[PROBLEM]:
Everything from the line with "Thinking about spatial" through the last line of the records below should be copied exactly, both ends included.

[RECORD LIST]:

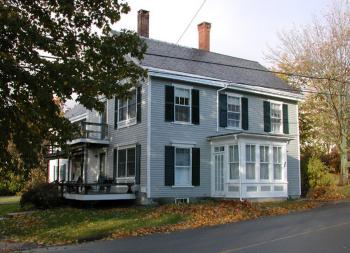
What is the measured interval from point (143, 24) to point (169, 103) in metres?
7.36

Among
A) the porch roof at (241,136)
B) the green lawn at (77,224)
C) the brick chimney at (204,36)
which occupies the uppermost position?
the brick chimney at (204,36)

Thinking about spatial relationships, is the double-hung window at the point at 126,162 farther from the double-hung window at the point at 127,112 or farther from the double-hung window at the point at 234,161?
the double-hung window at the point at 234,161

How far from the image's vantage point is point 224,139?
1001 inches

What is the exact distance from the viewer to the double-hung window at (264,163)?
25.5m

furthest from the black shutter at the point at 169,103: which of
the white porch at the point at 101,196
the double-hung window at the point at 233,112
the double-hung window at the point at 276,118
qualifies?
the double-hung window at the point at 276,118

[FULL SOLUTION]:
Thinking about spatial relationships, is the double-hung window at the point at 126,162 farther from the double-hung window at the point at 127,112 or farther from the double-hung window at the point at 234,161?
the double-hung window at the point at 234,161

How far from the image's vantage point is point 224,139?
1001 inches

What is the exact distance from the viewer to the double-hung window at (264,163)?
25.5m

furthest from the black shutter at the point at 169,103: which of
the white porch at the point at 101,196
the double-hung window at the point at 233,112
the double-hung window at the point at 276,118
qualifies?
the double-hung window at the point at 276,118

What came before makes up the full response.